Items from a dataset
★ ★ ★ ★ ★

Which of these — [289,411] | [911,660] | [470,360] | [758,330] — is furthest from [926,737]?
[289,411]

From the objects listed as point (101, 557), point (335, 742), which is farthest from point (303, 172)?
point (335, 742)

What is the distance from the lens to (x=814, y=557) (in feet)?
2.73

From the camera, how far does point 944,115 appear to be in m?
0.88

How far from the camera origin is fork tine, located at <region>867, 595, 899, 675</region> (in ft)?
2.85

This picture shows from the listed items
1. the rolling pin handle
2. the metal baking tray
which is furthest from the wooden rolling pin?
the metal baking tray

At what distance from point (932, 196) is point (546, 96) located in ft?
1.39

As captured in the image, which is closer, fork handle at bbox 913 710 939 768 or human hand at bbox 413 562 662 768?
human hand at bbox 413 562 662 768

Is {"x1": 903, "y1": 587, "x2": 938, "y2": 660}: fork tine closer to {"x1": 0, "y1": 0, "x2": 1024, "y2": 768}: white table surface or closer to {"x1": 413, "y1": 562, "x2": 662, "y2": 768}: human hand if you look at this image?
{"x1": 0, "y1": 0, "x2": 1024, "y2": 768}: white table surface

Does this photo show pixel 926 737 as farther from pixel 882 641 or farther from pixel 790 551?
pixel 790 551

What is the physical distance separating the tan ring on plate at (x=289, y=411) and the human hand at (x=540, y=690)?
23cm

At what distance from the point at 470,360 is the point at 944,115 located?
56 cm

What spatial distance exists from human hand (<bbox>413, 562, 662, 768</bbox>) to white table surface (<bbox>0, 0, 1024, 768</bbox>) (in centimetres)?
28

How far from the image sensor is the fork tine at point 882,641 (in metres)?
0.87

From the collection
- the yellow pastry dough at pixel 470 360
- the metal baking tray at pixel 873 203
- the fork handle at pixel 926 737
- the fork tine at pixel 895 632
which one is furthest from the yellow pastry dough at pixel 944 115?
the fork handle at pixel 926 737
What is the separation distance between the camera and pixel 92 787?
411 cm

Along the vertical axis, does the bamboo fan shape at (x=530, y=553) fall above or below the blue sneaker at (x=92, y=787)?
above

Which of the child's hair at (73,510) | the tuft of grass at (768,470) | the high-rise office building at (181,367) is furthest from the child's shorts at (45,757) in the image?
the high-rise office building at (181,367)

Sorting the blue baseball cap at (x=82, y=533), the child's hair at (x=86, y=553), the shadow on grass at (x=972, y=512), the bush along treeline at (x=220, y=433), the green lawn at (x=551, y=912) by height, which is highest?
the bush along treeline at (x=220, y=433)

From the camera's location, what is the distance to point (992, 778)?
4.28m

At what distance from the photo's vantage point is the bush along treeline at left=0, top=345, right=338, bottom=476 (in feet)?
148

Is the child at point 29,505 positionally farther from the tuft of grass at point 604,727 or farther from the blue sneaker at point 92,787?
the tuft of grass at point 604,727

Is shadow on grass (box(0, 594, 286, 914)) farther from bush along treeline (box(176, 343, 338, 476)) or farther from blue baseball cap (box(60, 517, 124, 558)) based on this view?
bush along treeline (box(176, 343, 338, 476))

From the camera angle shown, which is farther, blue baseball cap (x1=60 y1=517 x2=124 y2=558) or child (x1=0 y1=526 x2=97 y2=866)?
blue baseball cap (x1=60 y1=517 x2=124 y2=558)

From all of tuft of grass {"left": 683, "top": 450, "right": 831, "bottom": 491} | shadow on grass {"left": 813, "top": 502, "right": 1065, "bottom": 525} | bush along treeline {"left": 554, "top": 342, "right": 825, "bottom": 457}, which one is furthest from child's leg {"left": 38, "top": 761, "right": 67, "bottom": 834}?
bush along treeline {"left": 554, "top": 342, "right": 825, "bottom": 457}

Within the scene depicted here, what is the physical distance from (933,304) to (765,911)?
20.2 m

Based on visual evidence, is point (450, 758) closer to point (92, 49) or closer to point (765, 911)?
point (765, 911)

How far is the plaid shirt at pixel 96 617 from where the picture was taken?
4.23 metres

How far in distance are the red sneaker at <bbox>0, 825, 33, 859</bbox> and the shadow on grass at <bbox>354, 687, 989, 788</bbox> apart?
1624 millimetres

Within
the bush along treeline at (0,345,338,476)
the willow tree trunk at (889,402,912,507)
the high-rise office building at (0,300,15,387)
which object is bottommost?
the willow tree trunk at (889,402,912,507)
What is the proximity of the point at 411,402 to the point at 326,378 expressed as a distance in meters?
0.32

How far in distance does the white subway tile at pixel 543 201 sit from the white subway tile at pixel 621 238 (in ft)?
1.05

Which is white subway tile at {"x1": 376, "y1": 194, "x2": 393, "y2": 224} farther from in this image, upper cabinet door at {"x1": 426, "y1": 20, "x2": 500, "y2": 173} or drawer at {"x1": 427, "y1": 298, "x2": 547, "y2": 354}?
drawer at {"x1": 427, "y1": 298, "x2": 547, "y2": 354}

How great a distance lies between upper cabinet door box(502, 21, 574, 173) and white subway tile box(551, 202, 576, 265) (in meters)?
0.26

★ ★ ★ ★ ★

■ SET TASK:
Present the part of the rows that opens with the line containing "What is the proximity" and runs through the end of the rows as a Markdown table, numbering each line under No. and giving its text under Line. Omit blank lines.

■ FINAL RESULT:
| No. | Line |
|---|---|
| 1 | What is the proximity of the point at 411,402 to the point at 326,378 expressed as a distance in meters? |
| 2 | 0.32 |
| 3 | How far in distance does the white subway tile at pixel 543 201 sit from the white subway tile at pixel 621 238 (in ft)? |
| 4 | 1.05 |
| 5 | Which is white subway tile at {"x1": 376, "y1": 194, "x2": 393, "y2": 224} farther from in this image, upper cabinet door at {"x1": 426, "y1": 20, "x2": 500, "y2": 173} or drawer at {"x1": 427, "y1": 298, "x2": 547, "y2": 354}? |
| 6 | drawer at {"x1": 427, "y1": 298, "x2": 547, "y2": 354} |
| 7 | How great a distance lies between upper cabinet door box(502, 21, 574, 173) and white subway tile box(551, 202, 576, 265) (in meters)? |
| 8 | 0.26 |